The EPA (Environmental Protection Agency) has sacrificed America's nature reserves to business interests. A heavily politicized Supreme Court legitimized manifestly tainted election results and made a president out of the loser of the popular vote. The disenfranchisement of minorities, the poor, and ex-convicts is now in full swing.
The legislature - the two houses of Congress - are deadlocked and paralyzed owing to partisanship and corruption. The executive either ignores laws passed by the the legislative branch of government (President Bush issued well over 750 "presidential statements", effectively obviating many of them) or actively encroaches on Congressional turf (for instance, by sending the FBI to search the offices of elected Representatives).
The organs of the government of the United States now function only when exposed to acute embarrassment and a revolted public opinion. Private firms and charities sprout to fulfill the gaps.
Americans long mistook the institutional stability of their political system, guaranteed by the Constitution, for a national consensus. They actually believe that the former guarantees the latter - that institutional firmness and durability ARE the national consensus. The reverse, as we know, is true: it takes a national consensus to yield stable institutions. No social structure - no matter how venerable and veteran - can resist the winds of change in public sentiment.
Hurricane Katrina again demonstrated the unbridgeable divides in American society between rich and poor and black and white. But this time, the rift runs deeper.

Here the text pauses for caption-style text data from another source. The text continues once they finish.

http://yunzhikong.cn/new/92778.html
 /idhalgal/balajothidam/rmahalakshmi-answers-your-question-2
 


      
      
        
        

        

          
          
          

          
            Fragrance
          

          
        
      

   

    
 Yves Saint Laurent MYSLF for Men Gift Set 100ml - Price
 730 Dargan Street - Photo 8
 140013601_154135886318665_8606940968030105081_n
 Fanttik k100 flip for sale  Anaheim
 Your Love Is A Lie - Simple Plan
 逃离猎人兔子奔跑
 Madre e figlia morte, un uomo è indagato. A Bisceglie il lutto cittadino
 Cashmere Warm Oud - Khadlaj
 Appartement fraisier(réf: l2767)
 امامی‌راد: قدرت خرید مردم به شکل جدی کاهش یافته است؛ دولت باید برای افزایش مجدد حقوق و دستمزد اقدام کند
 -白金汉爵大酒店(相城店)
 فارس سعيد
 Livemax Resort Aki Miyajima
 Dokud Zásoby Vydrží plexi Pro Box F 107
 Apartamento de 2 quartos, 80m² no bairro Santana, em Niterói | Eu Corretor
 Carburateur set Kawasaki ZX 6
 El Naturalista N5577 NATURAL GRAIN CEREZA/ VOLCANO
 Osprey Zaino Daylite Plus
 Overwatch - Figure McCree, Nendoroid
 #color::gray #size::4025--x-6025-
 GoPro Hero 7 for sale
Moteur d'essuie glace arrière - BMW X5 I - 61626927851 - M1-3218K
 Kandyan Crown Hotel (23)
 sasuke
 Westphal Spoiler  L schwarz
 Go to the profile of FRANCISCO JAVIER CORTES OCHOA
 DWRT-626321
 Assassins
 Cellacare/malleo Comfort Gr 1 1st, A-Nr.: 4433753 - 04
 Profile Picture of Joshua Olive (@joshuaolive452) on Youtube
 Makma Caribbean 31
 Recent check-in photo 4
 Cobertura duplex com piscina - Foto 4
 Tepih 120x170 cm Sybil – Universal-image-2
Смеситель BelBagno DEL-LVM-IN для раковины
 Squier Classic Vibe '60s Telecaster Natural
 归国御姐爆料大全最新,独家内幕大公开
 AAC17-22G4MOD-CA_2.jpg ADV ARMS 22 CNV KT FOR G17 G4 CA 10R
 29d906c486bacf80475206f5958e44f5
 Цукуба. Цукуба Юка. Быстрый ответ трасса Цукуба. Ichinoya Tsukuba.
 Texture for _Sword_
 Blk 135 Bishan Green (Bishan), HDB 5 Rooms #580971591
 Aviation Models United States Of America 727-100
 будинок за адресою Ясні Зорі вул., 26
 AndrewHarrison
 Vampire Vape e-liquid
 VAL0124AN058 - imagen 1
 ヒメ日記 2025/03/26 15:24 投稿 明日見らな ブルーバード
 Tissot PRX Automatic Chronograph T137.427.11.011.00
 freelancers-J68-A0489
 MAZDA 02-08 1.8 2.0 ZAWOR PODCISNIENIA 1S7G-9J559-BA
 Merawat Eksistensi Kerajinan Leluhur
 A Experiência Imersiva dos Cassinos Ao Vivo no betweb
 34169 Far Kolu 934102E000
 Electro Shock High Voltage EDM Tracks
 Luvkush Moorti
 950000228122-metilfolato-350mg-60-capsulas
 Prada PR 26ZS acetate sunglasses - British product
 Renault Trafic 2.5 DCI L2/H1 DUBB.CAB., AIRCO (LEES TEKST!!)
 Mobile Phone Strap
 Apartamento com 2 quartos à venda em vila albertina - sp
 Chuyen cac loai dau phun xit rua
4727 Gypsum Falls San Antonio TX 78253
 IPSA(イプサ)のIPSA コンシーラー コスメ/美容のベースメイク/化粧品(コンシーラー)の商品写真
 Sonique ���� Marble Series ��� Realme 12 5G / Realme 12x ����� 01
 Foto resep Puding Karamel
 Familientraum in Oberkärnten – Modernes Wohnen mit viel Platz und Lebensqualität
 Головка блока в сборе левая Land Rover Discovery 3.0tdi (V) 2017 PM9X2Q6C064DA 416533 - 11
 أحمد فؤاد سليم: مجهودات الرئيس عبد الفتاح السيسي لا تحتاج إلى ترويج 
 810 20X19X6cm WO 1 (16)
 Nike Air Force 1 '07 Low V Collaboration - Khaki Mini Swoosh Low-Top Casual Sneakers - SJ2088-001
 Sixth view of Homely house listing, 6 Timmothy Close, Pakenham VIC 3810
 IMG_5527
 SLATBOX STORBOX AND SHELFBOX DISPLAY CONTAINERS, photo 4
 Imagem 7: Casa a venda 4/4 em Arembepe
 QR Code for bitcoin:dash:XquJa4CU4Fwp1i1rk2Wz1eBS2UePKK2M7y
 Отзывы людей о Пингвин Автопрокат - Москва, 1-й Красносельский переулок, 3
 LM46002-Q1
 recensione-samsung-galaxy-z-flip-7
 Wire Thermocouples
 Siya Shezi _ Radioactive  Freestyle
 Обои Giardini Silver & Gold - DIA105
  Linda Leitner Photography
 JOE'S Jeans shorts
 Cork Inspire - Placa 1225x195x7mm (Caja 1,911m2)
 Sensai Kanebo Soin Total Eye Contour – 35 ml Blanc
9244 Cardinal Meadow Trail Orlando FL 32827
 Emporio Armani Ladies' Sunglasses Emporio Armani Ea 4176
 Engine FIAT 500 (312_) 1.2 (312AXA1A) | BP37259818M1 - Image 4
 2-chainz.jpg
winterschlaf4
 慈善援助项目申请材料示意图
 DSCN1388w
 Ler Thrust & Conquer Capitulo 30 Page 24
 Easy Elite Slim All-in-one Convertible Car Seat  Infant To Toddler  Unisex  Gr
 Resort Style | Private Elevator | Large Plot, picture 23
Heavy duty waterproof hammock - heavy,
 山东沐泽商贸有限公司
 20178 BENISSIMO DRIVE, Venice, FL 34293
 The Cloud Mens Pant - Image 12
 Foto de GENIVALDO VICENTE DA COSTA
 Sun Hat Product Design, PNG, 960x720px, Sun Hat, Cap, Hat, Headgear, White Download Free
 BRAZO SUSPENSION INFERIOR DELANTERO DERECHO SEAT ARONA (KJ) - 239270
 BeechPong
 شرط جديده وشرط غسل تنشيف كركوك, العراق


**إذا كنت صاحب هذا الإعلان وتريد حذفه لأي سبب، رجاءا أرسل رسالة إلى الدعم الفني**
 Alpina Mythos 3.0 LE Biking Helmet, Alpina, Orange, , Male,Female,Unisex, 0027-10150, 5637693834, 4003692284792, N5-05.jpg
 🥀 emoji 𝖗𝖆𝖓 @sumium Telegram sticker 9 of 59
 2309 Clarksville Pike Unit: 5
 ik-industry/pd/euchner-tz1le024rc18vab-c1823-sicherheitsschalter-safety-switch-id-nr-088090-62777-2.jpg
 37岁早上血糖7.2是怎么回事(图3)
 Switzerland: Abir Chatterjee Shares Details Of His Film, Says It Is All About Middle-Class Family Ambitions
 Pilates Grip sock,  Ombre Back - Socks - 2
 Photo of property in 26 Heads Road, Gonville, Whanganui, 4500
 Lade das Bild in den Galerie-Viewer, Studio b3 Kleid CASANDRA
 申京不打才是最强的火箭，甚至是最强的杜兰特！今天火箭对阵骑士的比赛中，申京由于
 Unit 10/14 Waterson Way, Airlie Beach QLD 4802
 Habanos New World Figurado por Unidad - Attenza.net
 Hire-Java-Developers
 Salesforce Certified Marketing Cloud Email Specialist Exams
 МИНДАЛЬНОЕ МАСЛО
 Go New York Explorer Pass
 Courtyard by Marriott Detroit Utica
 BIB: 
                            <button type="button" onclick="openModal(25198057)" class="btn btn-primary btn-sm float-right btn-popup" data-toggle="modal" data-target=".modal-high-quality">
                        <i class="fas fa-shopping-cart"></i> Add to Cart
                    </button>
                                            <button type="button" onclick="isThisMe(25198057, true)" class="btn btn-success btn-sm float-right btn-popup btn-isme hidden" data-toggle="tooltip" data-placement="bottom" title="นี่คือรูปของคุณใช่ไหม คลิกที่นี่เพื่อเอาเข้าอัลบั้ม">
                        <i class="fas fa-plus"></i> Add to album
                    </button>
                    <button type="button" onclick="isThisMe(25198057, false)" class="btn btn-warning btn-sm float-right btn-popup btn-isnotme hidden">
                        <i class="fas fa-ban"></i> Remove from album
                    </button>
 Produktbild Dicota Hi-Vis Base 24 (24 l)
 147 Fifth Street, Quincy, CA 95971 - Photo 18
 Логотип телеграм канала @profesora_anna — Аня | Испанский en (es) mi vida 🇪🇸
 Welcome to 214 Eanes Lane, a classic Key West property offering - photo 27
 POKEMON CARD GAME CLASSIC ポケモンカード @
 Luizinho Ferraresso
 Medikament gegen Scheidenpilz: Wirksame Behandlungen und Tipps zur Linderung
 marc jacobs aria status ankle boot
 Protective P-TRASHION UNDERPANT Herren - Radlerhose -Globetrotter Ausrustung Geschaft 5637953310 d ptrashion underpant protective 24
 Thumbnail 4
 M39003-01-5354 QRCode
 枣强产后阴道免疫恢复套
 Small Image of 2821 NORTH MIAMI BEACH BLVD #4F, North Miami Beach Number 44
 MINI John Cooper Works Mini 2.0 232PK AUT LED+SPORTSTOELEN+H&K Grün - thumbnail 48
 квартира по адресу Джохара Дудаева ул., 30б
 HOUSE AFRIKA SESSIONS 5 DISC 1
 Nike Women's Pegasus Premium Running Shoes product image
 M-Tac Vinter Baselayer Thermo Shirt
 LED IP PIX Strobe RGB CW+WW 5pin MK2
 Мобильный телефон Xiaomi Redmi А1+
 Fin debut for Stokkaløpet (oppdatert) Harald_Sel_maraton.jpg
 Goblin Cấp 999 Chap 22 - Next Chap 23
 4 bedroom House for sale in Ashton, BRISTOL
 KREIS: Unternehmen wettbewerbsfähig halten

The Bush administration is the first since the Civil War to dare to change the fundamental rules of the political game (for instance by seeking to abolish the filibuster in the Senate and by a profligacy of recess appointments of judges and officials). Its instincts and reflexes are elitist, undemocratic, and violent. It is delusional and its brand of fanatic religiosity is not well-received even among the majority of Americans who are believers. Additionally, it is openly and unabashedly corrupt and ridden with nepotism and cronyism.
Yet, Bush, unlike Nixon, is not an aberration. He is unlikely to be impeached. He was overwhelmingly re-elected even as his quagmire war in Iraq unraveled and the self-enrichment and paranoia of his close circle became public.
This is the new and true face of at least half of America, to the horror and dismay of the other half, its liberals. If the history of the United States is any judge, these two camps are unlikely to sit back and navel-gaze. Semi-failed states typically disintegrate. A bloodied (perhaps even nuclear) second civil war is in the cards.
Should the United States devolve into its constituent states, the world will breathe a sigh of relief. A European Union (EU)-like economic zone between the parts of the former USA is bound to be far more pacific and to contribute to world stability - something its malignant former incarnation had so signally failed to do.